The Global Partnership for Education gave Nigeria an opportunity to see the need to commit 20 per cent of its annual budget to education. Though the conference succeeded in raising $4 billion from donors, the commitment puts GPE firmly on the path to achieving its target of raising the targeted figure over the next five years to transform education for millions of the world’s most vulnerable children. Launched in 2002, the GPE is engaged with many developing countries as well as donor governments, international organisations, the private sector, teachers, local and global civil society organisations/NGOs, all devoted to helping children receive quality education. Outside coordinating funding, the GPE supports low-income countries to develop and implement their national education strategies, providing financial support and technical expertise.
We welcome the initiative. Nigeria has reportedly received substantial funding from the GPE. In June 2021, the GPE formally announced the approval of a new grant of $125 million for Nigeria, an education programme that will be implemented by the World Bank in Oyo, Katsina and Adamawa states. It is good that President Muhammadu Buhari was part of the GPE summit. Education in Nigeria has suffered from poor funding. With a paltry 6.3 per cent of its 2021 national budget slated for education, Nigeria is still far away from the United Nations (UN) recommended 20 per cent for member states. The future of Nigerian children does not look bright, particularly for the growing number of out-of-school children put at 13.5 million. Out of this figure, the Almajiris constituted about 72 per cent.
Since the insurgency in the North East is a contributory factor to the crisis in education, government must commit more resources to defeat the daring insurgents and other criminal elements terrorising the nation. Regrettably, some extant cultural practices and early child marriages are not helping matters in this regard, especially the girl child education. Poverty is another factor that fuels the increasing number of out-of-school children across the country. Unfortunately, government’s efforts to tackle the menace have not been very effective. We urge President Buhari to prioritise the education sector with more attention paid to primary and post-primary education. Nigerian children cannot compete effectively with their counterparts the world over if not given quality education at the basic level. While no level of education should be denied proper attention and funding, the government must ensure that the 13.5 million Nigerian children said to be outside the school system are urgently enrolled in the education system. Although the $5 billion set aside for the exercise may not be enough so solve the global out-of-school children’s challenge, it is a good starting point. We advise that the grant be judiciously deployed to the target groups and countries. The importance of education in human capital development of any nation cannot be overemphasised.

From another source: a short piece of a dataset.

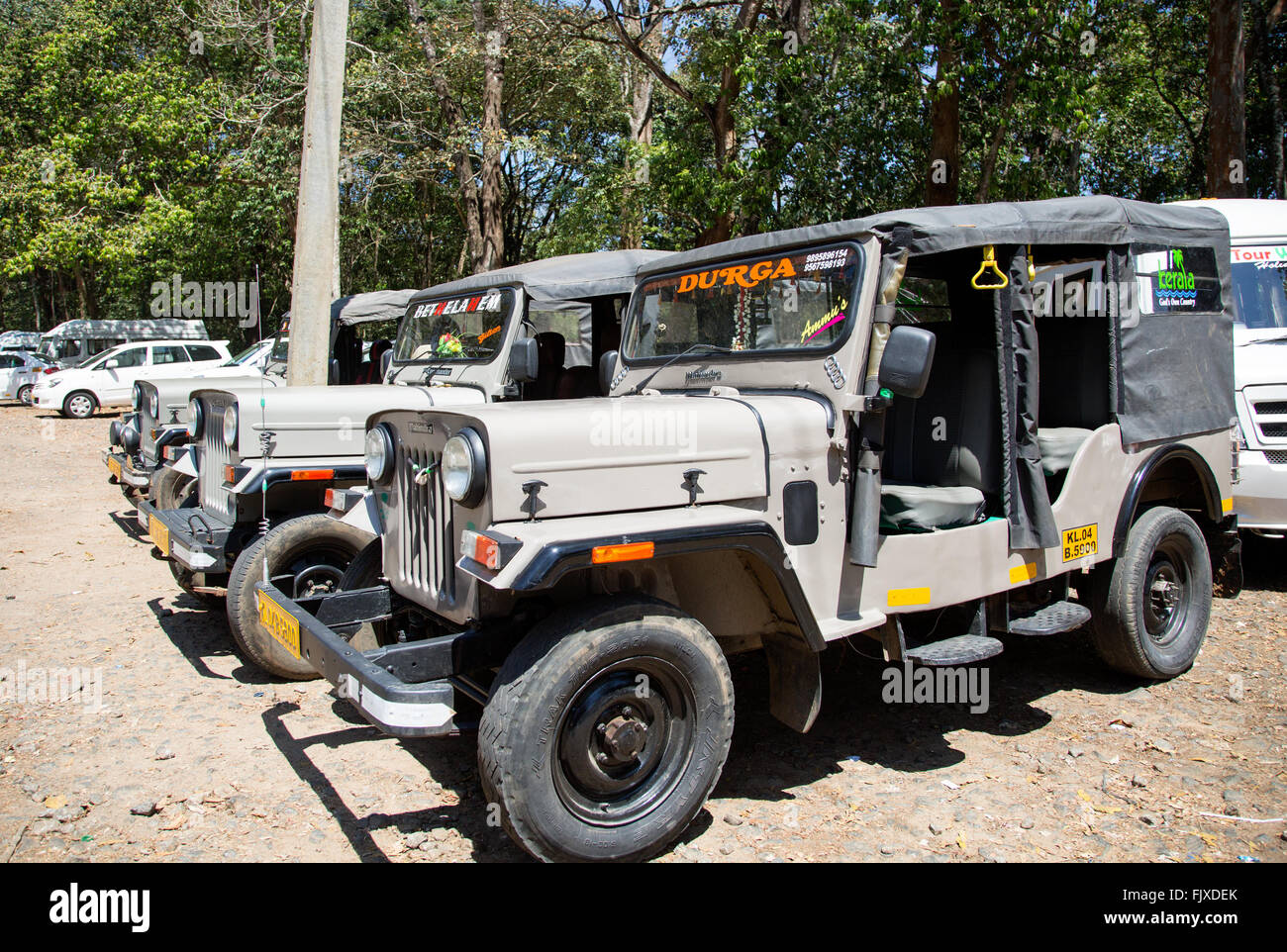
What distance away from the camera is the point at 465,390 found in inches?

The beneficiary states in the country should look inwards on how best to tackle their peculiar educational challenges. That is why Nigeria’s participation in the summit is very relevant.
There is no doubt that education has witnessed so much neglect in the country as a result of poor funding and bad governance. The standard of education may have suffered irretrievably due to years of neglect and closure of schools due to insurgency and strike by teachers.
Besides the intervention of the GPE and other international organisations, Nigeria should come up with concrete plans to revamp the education sector, with more emphasis on out-of-school children. If the federal government’s school feeding programme is adequately implemented throughout the federation, it will lure many children now outside the school system to embrace schooling. Sadly, such a laudable project has been ethnicised and politicised.
We call on the Federal Government to ensure that every Nigerian child enjoys free and compulsory basic education, six years of primary and there years of junior secondary schooling as enshrined in Universal Basic Education Act 2004. The state governments must be part of the crusade to ensure basic education for all Nigerian children.